Upgrading large java projects is exactly what AWS want you to believe their tooling can do, but the ergonomics aren't great.

I think most of the capability problems with coding agents aren't the AI itself, it's that we haven't cracked how to let them interact with the codebase effectively yet. When I refactor something, I'm not doing it all at once, it's a step by step process. None of the individual steps are that complicated. Translating that over to an agent feels like we just haven't got the right harness yet.

Honestly, most software tasks aren’t refactoring large projects, so it’s probably OK.

As the world gets more internet connected and more online, we’ll have an ever expanding list of “small stuff” - glue code that mixes and ever growing list of data sources/sinks and visualizations together. Many of which are “write once” and leave running.

Big companies (eg google) have built complex build systems (eg bazel ) to isolate small reusable libraries within in a larger repo. Which was a necessity to help unbelievably large development teams to manage a shared repository. An LLM acting in its small corner of the wold seems well suited to this sort of tooling, even if it can’t refactor large projects spanning large changes.

I suspect we’ll develop even more abstractions and layers to isolate LLMs and their knowledge of the wold. We already have containers and orchestration enabling “serverless” applications, and embedded webviews for GUIs.

Think about ChatGPT and their python interpreter or Claude and their web view. They all come with nice harnesses to support a boilerplate-free playground for short bits of code. That may continue to accelerate and grow in power.

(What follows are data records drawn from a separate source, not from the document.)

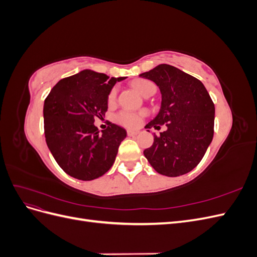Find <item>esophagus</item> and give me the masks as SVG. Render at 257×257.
<instances>
[{"instance_id": "1", "label": "esophagus", "mask_w": 257, "mask_h": 257, "mask_svg": "<svg viewBox=\"0 0 257 257\" xmlns=\"http://www.w3.org/2000/svg\"><path fill=\"white\" fill-rule=\"evenodd\" d=\"M138 133H139L138 131H131V130L127 131V135L128 136H136Z\"/></svg>"}]
</instances>
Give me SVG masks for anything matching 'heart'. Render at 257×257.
<instances>
[{
  "mask_svg": "<svg viewBox=\"0 0 257 257\" xmlns=\"http://www.w3.org/2000/svg\"><path fill=\"white\" fill-rule=\"evenodd\" d=\"M132 85H133V88L143 96H145L148 92H150L151 90L155 89L154 84L147 79L135 80ZM115 98H116V90H115V88H113L109 92V94H108V104L109 105L113 104ZM145 115H146L145 111H142V112L120 111L115 114L114 119L116 122L121 124V125H123V126L130 127V128H135V127H138L139 125H141L143 122V119L145 118Z\"/></svg>",
  "mask_w": 257,
  "mask_h": 257,
  "instance_id": "b5f03b06",
  "label": "heart"
}]
</instances>
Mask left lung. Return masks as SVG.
Wrapping results in <instances>:
<instances>
[{"label": "left lung", "instance_id": "1", "mask_svg": "<svg viewBox=\"0 0 257 257\" xmlns=\"http://www.w3.org/2000/svg\"><path fill=\"white\" fill-rule=\"evenodd\" d=\"M139 76L157 83L162 94L160 112L146 128L167 126L159 136L154 135L145 157L161 175L177 177L191 172L213 138L214 104L208 91L195 77L168 64Z\"/></svg>", "mask_w": 257, "mask_h": 257}]
</instances>
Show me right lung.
Wrapping results in <instances>:
<instances>
[{
	"label": "right lung",
	"mask_w": 257,
	"mask_h": 257,
	"mask_svg": "<svg viewBox=\"0 0 257 257\" xmlns=\"http://www.w3.org/2000/svg\"><path fill=\"white\" fill-rule=\"evenodd\" d=\"M123 79L84 69L61 79L46 97V143L59 166L71 177L93 180L114 163L126 132L110 122L99 133L94 119L105 115L108 94L114 83Z\"/></svg>",
	"instance_id": "obj_1"
}]
</instances>
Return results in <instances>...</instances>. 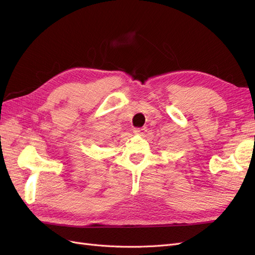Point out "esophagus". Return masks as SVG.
<instances>
[{"label":"esophagus","instance_id":"esophagus-1","mask_svg":"<svg viewBox=\"0 0 255 255\" xmlns=\"http://www.w3.org/2000/svg\"><path fill=\"white\" fill-rule=\"evenodd\" d=\"M146 132L145 128H137L134 129V133L137 135H143Z\"/></svg>","mask_w":255,"mask_h":255}]
</instances>
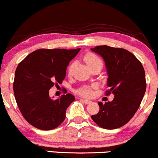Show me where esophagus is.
Instances as JSON below:
<instances>
[{"label":"esophagus","instance_id":"obj_1","mask_svg":"<svg viewBox=\"0 0 158 158\" xmlns=\"http://www.w3.org/2000/svg\"><path fill=\"white\" fill-rule=\"evenodd\" d=\"M80 100L81 101V102H83L84 103H85V104H90V103L91 102V101L88 100V99H81Z\"/></svg>","mask_w":158,"mask_h":158}]
</instances>
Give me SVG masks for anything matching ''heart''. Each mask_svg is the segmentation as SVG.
<instances>
[{"label":"heart","mask_w":158,"mask_h":158,"mask_svg":"<svg viewBox=\"0 0 158 158\" xmlns=\"http://www.w3.org/2000/svg\"><path fill=\"white\" fill-rule=\"evenodd\" d=\"M84 60L89 68L98 64H102V61L100 59H99V57H98L97 55L92 53V52H89V53H88L87 55H85ZM74 66H75V64H74L73 62L71 63V64L68 66V76H70L72 74ZM94 88H95V86L81 87V88H80L77 90V93L79 94V95L82 96V97H90V96L92 95V89Z\"/></svg>","instance_id":"heart-1"}]
</instances>
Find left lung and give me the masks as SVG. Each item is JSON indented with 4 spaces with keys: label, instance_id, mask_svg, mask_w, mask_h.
<instances>
[{
    "label": "left lung",
    "instance_id": "left-lung-1",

What's your favorite orchestration solution for this kind of lightweight task?
> The biggest time sink for me is validating answers so not sure I agree on that take.

But you're assuming that it'll always ne validated by humans. I'd imagine that most validation (and subsequent processing, especially going forward) will be done on machines.

If that is the way to get quality, sure.

Otherwise I feel that power consumption is the bigger issue than speed, though in this case they are interlinked.

Humans consume a lot of power and resources.
The basic efficiency is pretty high.
How does the next machine/LLM know what’s valid or not? I don’t really understand the idea behind layers of hallucinating LLMs.
By comparison with reality. The initial LLMs had "reality" be "a training set of text", when ChatGPT came out everyone rapidly expanded into RLFH (reinforcement learning from human feedback), and now there's vision and text models the training and feedback is grounded on a much broader aspect of reality than just text.
Given that there are more and more AI generated texts and pictures that ground will be pretty unreliable.
Perhaps. But CCTV cameras and smartphones are huge sources of raw content of the real world.

Unless you want to take the argument of Morpheus in The Marix and ask "what is real?"

So let’s crank up total surveillance for better auto descriptions of a picture.

We aren’t exchanging freedom for security anymore, what could be reasonable under certain conditions, we just get convenience. Bad deal.

Could you link to a paper or working POC that shows how this “turtles all the way down“ solution works?
I don't understand your question.

This isn't turtles all the way down, it's grounded in real world data, and increasingly large varieties of it.

How does the AI know it’s reality and not a fake image or text fed to the system?
And who validates the validation?
the compiler/interpreter are assumed to work in this scenario.
Exactly, validating and rewriting the prompt are the real time consuming tasks.